WORK TO DO: Every line must be returned precisely as it is written.
####################
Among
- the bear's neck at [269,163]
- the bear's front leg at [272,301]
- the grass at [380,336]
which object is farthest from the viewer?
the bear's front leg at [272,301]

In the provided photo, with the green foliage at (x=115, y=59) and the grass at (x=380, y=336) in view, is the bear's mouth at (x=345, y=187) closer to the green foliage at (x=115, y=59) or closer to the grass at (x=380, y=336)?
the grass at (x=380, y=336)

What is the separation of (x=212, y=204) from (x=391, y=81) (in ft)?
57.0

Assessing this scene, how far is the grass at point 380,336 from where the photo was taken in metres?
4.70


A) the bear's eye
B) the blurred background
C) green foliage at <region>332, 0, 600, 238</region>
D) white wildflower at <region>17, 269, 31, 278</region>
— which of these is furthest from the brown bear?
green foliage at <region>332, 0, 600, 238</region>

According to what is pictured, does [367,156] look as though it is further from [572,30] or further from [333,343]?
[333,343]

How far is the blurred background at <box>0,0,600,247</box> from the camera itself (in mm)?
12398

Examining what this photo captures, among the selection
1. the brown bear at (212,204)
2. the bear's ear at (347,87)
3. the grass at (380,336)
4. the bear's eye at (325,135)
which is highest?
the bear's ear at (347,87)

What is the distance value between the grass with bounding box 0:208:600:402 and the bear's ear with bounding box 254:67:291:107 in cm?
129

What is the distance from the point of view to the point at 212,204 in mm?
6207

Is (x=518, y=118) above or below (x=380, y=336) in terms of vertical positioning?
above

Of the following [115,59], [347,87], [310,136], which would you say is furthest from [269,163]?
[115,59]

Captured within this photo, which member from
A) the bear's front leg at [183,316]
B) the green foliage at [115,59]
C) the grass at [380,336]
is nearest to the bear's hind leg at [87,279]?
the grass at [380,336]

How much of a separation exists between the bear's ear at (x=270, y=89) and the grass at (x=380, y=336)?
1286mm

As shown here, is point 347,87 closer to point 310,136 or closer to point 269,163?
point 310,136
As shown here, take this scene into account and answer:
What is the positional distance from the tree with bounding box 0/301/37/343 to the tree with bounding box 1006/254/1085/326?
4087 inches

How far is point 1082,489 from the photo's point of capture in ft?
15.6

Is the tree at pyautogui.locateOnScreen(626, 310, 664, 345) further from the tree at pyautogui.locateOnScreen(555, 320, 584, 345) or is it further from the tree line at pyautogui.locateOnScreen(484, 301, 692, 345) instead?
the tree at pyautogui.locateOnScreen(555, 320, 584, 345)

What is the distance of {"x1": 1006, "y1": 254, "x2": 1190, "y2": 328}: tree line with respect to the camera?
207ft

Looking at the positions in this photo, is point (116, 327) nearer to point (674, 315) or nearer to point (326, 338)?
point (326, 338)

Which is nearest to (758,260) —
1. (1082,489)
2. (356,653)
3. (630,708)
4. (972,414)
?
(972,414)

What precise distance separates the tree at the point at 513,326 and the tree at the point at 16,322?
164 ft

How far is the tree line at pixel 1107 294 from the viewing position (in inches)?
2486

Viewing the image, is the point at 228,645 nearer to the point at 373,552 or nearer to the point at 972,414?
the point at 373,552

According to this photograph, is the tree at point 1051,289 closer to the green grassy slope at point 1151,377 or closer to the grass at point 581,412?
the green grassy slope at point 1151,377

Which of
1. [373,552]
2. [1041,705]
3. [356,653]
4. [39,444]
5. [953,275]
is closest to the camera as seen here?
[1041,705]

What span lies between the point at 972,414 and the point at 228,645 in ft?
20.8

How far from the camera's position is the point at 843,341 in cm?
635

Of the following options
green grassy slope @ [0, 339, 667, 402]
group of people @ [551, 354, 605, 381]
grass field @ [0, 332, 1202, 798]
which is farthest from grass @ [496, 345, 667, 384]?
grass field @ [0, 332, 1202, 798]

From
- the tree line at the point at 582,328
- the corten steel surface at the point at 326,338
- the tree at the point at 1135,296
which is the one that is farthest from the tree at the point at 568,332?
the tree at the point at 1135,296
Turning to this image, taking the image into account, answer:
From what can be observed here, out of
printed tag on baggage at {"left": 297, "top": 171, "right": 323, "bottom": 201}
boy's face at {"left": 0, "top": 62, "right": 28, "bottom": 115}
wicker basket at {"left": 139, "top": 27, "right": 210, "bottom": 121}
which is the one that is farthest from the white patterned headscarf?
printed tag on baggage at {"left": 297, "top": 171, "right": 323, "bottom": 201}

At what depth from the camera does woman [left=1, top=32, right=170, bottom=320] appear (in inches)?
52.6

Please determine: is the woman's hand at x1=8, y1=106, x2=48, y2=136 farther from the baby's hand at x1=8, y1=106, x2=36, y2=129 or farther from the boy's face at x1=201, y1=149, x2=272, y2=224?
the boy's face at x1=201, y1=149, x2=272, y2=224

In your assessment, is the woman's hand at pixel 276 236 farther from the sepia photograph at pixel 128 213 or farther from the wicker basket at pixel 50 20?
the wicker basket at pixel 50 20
####################
EXERCISE SOLUTION:
Among
- the bear's neck at [269,163]
- the bear's front leg at [272,301]
- the grass at [380,336]
which object is farthest from the viewer?
the bear's front leg at [272,301]

In the provided photo, with the green foliage at (x=115, y=59) and the grass at (x=380, y=336) in view, is the bear's mouth at (x=345, y=187) closer to the green foliage at (x=115, y=59) or closer to the grass at (x=380, y=336)?
the grass at (x=380, y=336)

What is the separation of (x=212, y=204) from (x=391, y=81) (in ft)?
57.0

Assessing this scene, how far is the grass at point 380,336 from where the photo was taken in metres?
4.70


A) the bear's eye
B) the blurred background
C) green foliage at <region>332, 0, 600, 238</region>
D) white wildflower at <region>17, 269, 31, 278</region>
— which of these is furthest from the brown bear?
green foliage at <region>332, 0, 600, 238</region>

According to what is pictured, does [367,156] look as though it is further from [572,30] or further from [333,343]?
[333,343]

How far is the blurred background at <box>0,0,600,247</box> from the camera itself (in mm)?
12398

Examining what this photo captures, among the selection
1. the brown bear at (212,204)
2. the bear's ear at (347,87)
3. the grass at (380,336)
4. the bear's eye at (325,135)
which is highest?
the bear's ear at (347,87)

What is the distance value between the grass with bounding box 0:208:600:402 and the bear's ear with bounding box 254:67:291:107 in cm?
129

What is the distance from the point of view to the point at 212,204 in mm?
6207

Is (x=518, y=118) above or below (x=380, y=336) in terms of vertical positioning?
above

Of the following [115,59], [347,87], [310,136], which would you say is furthest from [269,163]?
[115,59]

Captured within this photo, which member from
A) the bear's front leg at [183,316]
B) the green foliage at [115,59]
C) the grass at [380,336]
is nearest to the bear's hind leg at [87,279]?
the grass at [380,336]

How much of a separation exists between the bear's ear at (x=270, y=89) and the grass at (x=380, y=336)?
1286mm

As shown here, is point 347,87 closer to point 310,136 or closer to point 269,163?
point 310,136
As shown here, take this scene into account and answer:
What is the positional distance from the tree with bounding box 0/301/37/343 to the tree with bounding box 1006/254/1085/326?
4087 inches

How far is point 1082,489 from the photo's point of capture in ft?
15.6

Is the tree at pyautogui.locateOnScreen(626, 310, 664, 345) further from the tree at pyautogui.locateOnScreen(555, 320, 584, 345) or is it further from the tree line at pyautogui.locateOnScreen(484, 301, 692, 345) instead?
the tree at pyautogui.locateOnScreen(555, 320, 584, 345)

What is the distance of {"x1": 1006, "y1": 254, "x2": 1190, "y2": 328}: tree line with respect to the camera?
207ft

Looking at the positions in this photo, is point (116, 327) nearer to point (674, 315) or nearer to point (326, 338)?
point (326, 338)

Which is nearest to (758,260) —
1. (1082,489)
2. (356,653)
3. (630,708)
4. (972,414)
?
(972,414)

What precise distance separates the tree at the point at 513,326 and the tree at the point at 16,322?
164 ft

How far is the tree line at pixel 1107 294 from the viewing position (in inches)?
2486

Viewing the image, is the point at 228,645 nearer to the point at 373,552 or nearer to the point at 972,414?
the point at 373,552

According to this photograph, is the tree at point 1051,289 closer to the green grassy slope at point 1151,377 or closer to the grass at point 581,412?
the green grassy slope at point 1151,377

Which of
1. [373,552]
2. [1041,705]
3. [356,653]
4. [39,444]
5. [953,275]
is closest to the camera as seen here?
[1041,705]

What span lies between the point at 972,414 and the point at 228,645 in ft?
20.8

How far from the camera's position is the point at 843,341 in cm?
635

Of the following options
green grassy slope @ [0, 339, 667, 402]
group of people @ [551, 354, 605, 381]
grass field @ [0, 332, 1202, 798]
which is farthest from grass @ [496, 345, 667, 384]?
grass field @ [0, 332, 1202, 798]

From
- the tree line at the point at 582,328
- the corten steel surface at the point at 326,338
- the tree at the point at 1135,296
which is the one that is farthest from the tree at the point at 568,332?
the tree at the point at 1135,296
Turning to this image, taking the image into account, answer:
From what can be observed here, out of
printed tag on baggage at {"left": 297, "top": 171, "right": 323, "bottom": 201}
boy's face at {"left": 0, "top": 62, "right": 28, "bottom": 115}
wicker basket at {"left": 139, "top": 27, "right": 210, "bottom": 121}
which is the one that is farthest from the white patterned headscarf?
printed tag on baggage at {"left": 297, "top": 171, "right": 323, "bottom": 201}

At what depth from the camera does woman [left=1, top=32, right=170, bottom=320] appear (in inches)?
52.6

Please determine: is the woman's hand at x1=8, y1=106, x2=48, y2=136 farther from the baby's hand at x1=8, y1=106, x2=36, y2=129 or farther from the boy's face at x1=201, y1=149, x2=272, y2=224?
the boy's face at x1=201, y1=149, x2=272, y2=224

In your assessment, is the woman's hand at pixel 276 236 farther from the sepia photograph at pixel 128 213 or farther from the wicker basket at pixel 50 20?
the wicker basket at pixel 50 20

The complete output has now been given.